Dois pontos são particularmente relevantes na apreciação deste fenômeno por Maffesoli (2000). Primeiro, seu conceito de tribos urbanas se assemelha bastante ao de grupos em processo de singularização, criado por Guattari, embora também uma ressalva seja necessária quanto a isto. Apenas haverá uma correspondência de sentido aqui se essas tribos forem capazes de desenvolver uma autonomia com relação aos vetores dominantes de subjetivação. Isto quer dizer que haverá realmente uma singularidade, na medida em que tais grupos veicularem, de fato, seu próprio sistema de valores, pois nesta mesma medida eles assumirão uma autonomia relativa aos vetores de subjetivação capitalística e demais vetores

dominantes da subjetividade. Além disso, se, para Maffesoli, “a sociedade do contato se exime de uma perspectiva social e política, Guattari [...] aposta na gestão de novas práticas sociais, onde o conteúdo político não está ausente”. (MIRANDA, 1996, p.66-67)
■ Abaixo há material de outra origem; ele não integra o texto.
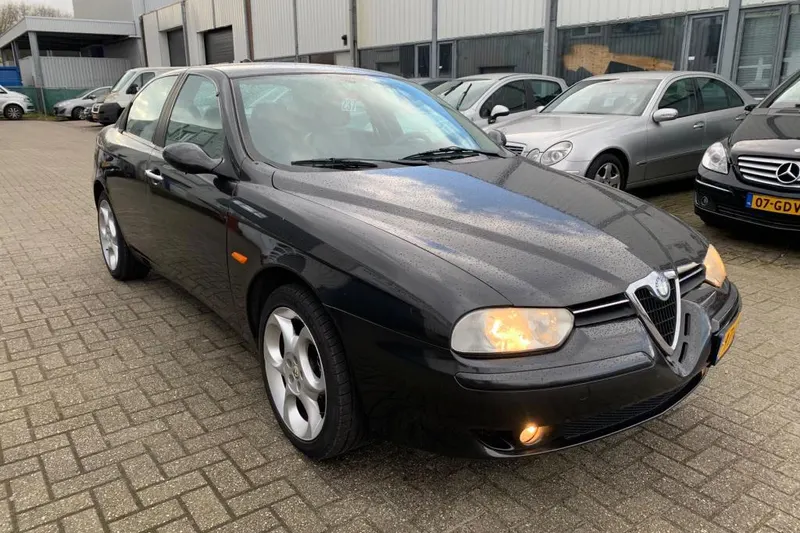 Alfa Romeo 156 (2003)
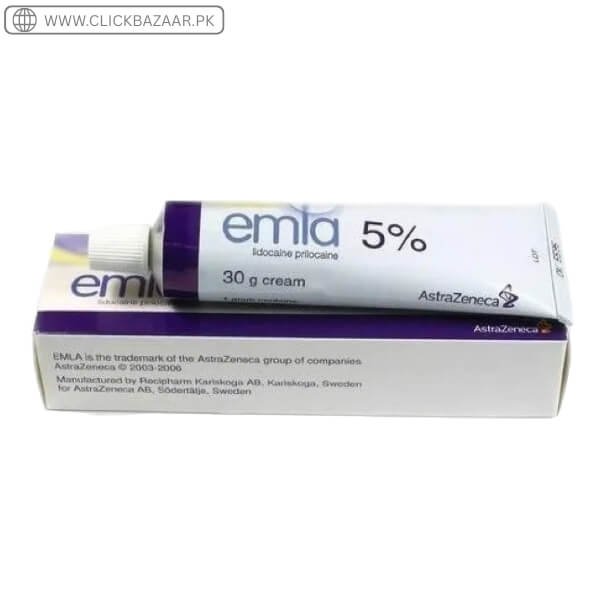 Emla Cream 5g Online In Pakistan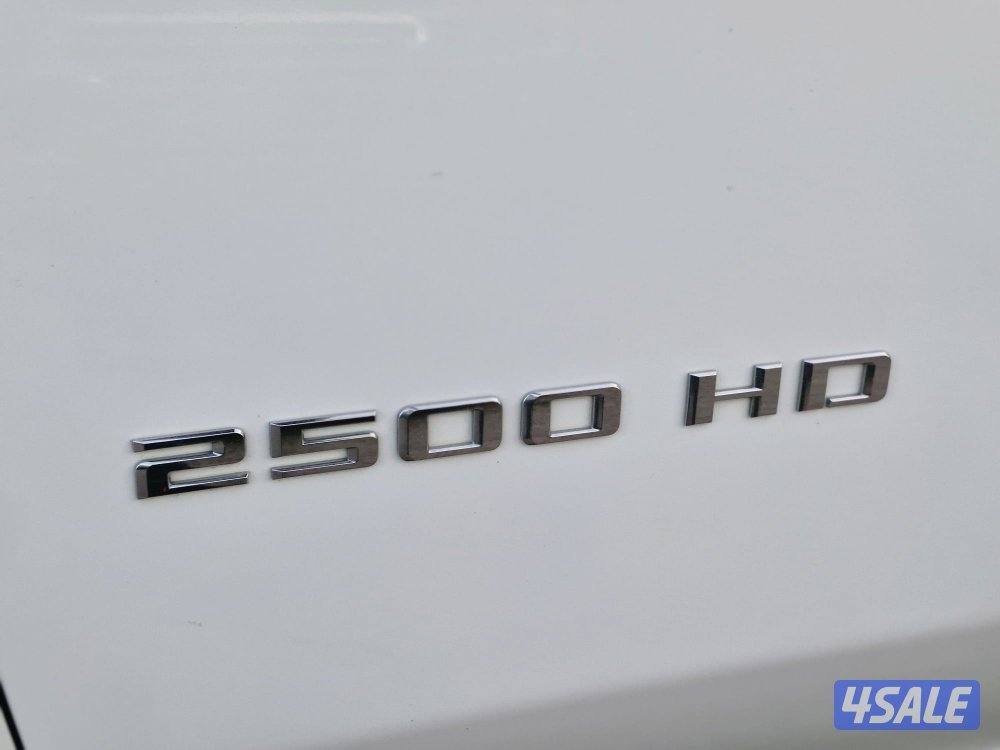 HD سلفرادو 20216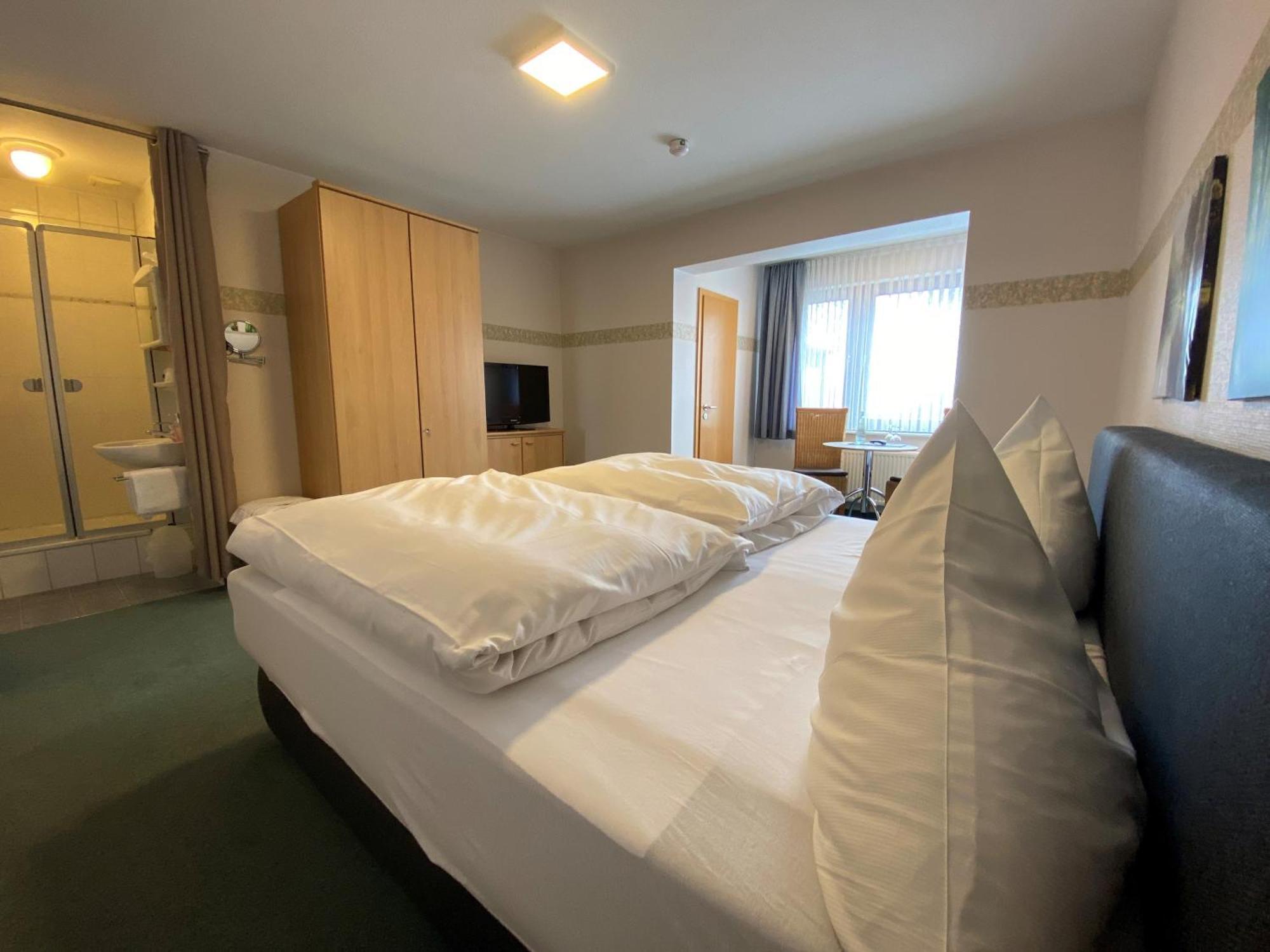 Hotel Roeb Nideggen Camera foto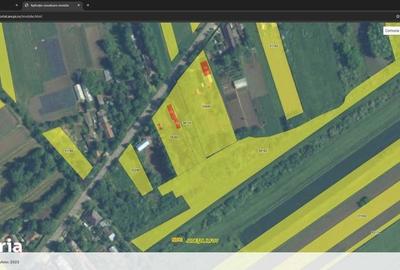 Teren de 900 mp, în Nuci - 2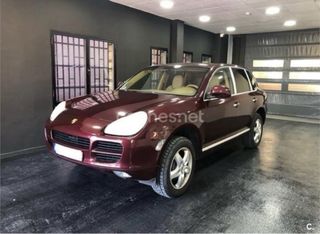 Porsche Cayenne 2006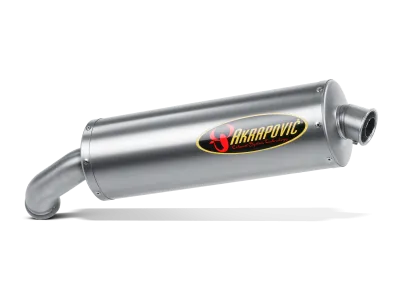 Slip-On Line (Titanium) for BMW F 800 S / ST 2013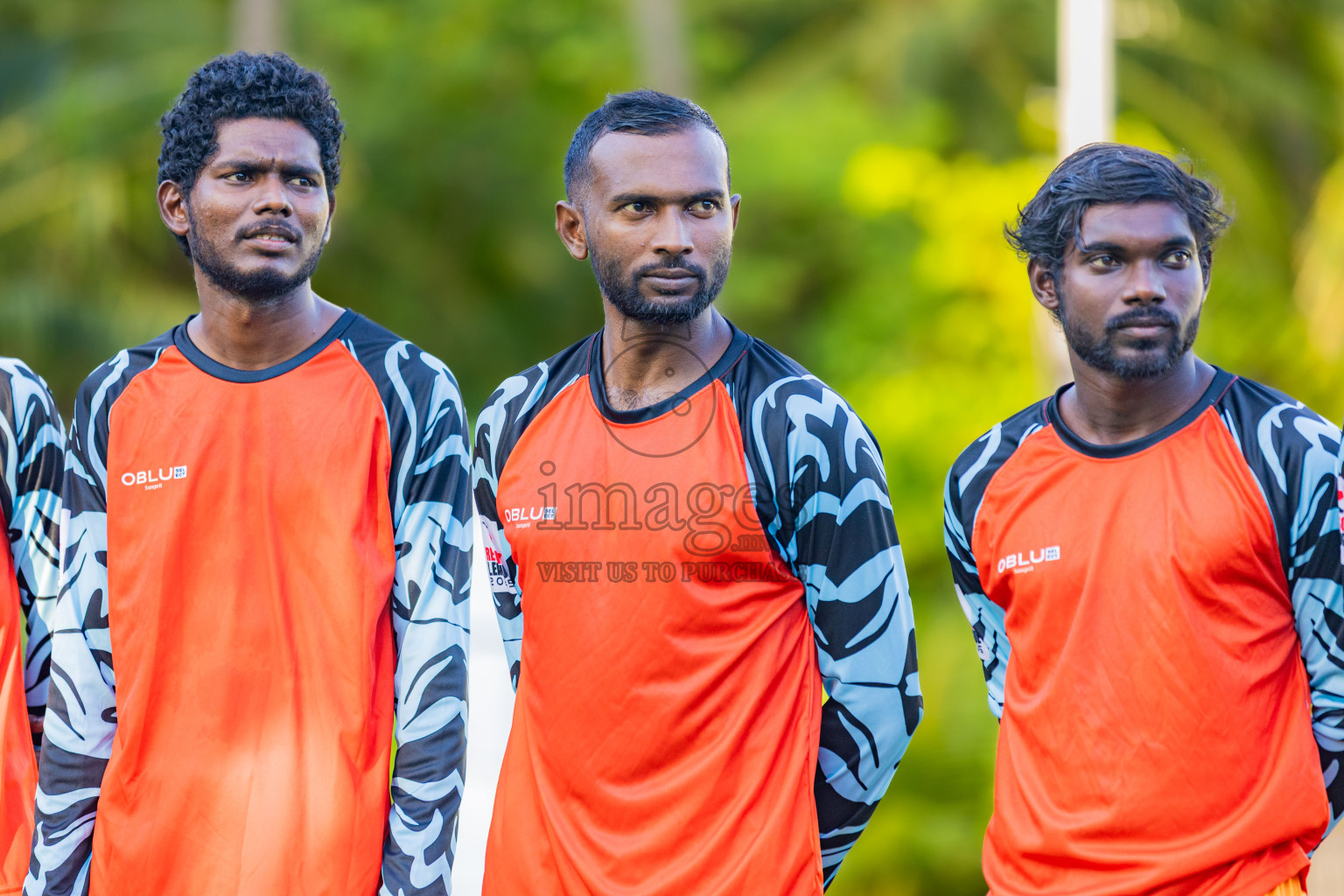 Patina vs Oblu Sangeli in Resort League 2025 (North Male Zone) day 14 was held on Tuesday, 16th September 2025 in One And Only Reethi Rah Maldives Resort, Photos: Areef Adam / images.mv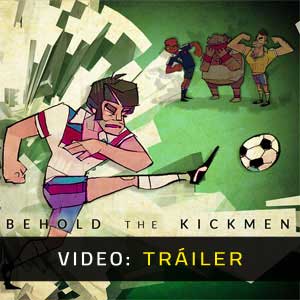Behold the Kickmen - Tráiler de Video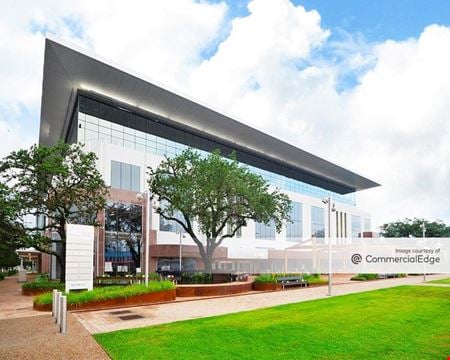 A look at The Ion Office space for Rent in Houston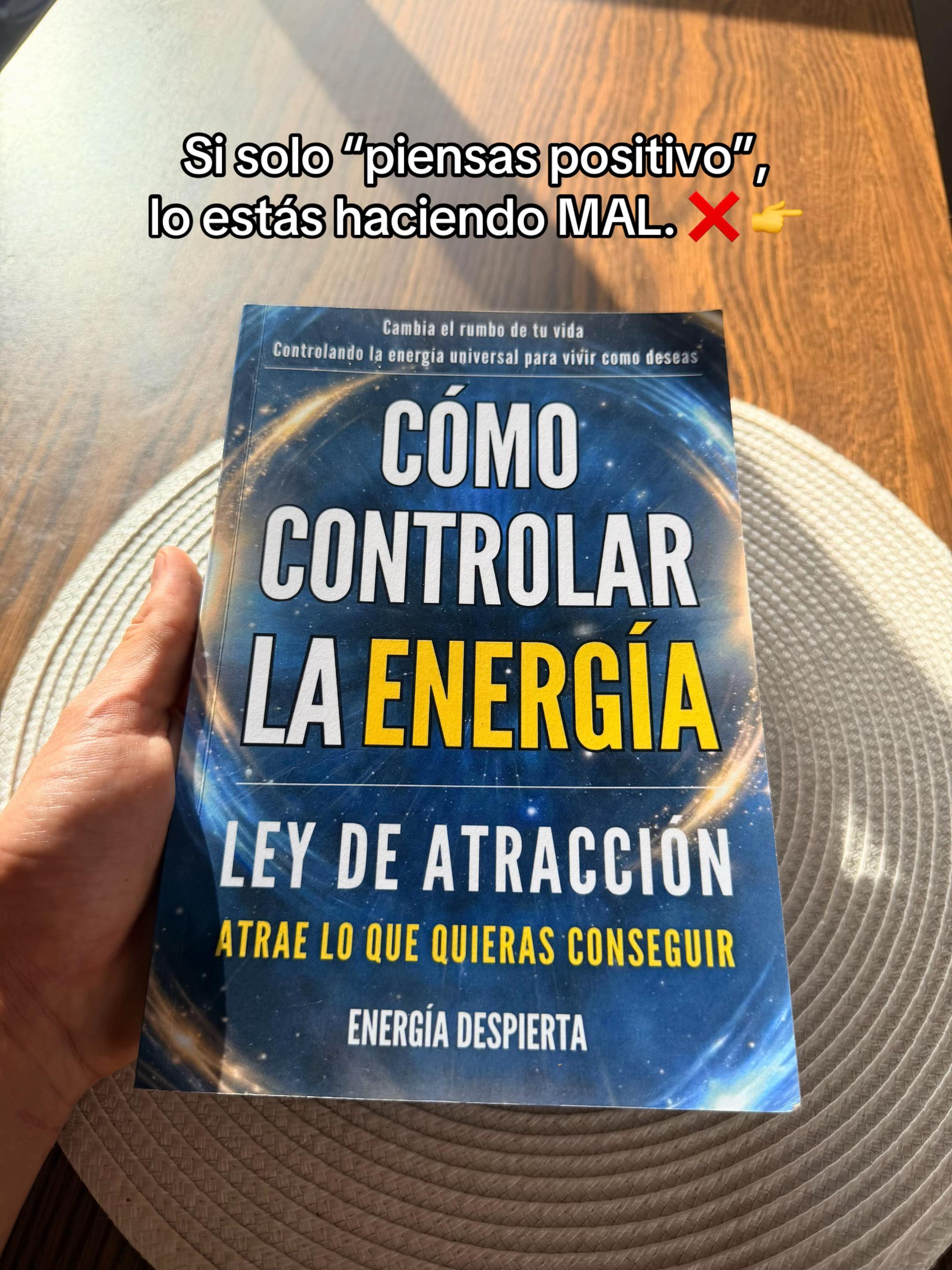 @Cómo Controlar la Energía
O segundo ponto a se pensar com relação à idéia de tribos urbanas é sua relação com a adolescência e a juventude. A julgar pelo senso comum e pela forma como a mídia e a publicidade associam os jovens às tribos, a conexão aqui seria inextrincável, como se fora um dado natural. Bom, muito embora o jovem não seja “naturalmente” propenso a se organizar em pequenos grupos, é isso mesmo o que encontramos concretamente nas escolas, nos

shoppings e em locais públicos hoje em dia. Estas “tribos” adolescentes compartilham signos,

possuem seus próprios rituais de identificação, circulam nestes espaços e trocam experiências culturais, que apreendem do seu cotidiano e, talvez de forma mais intensa, da mídia.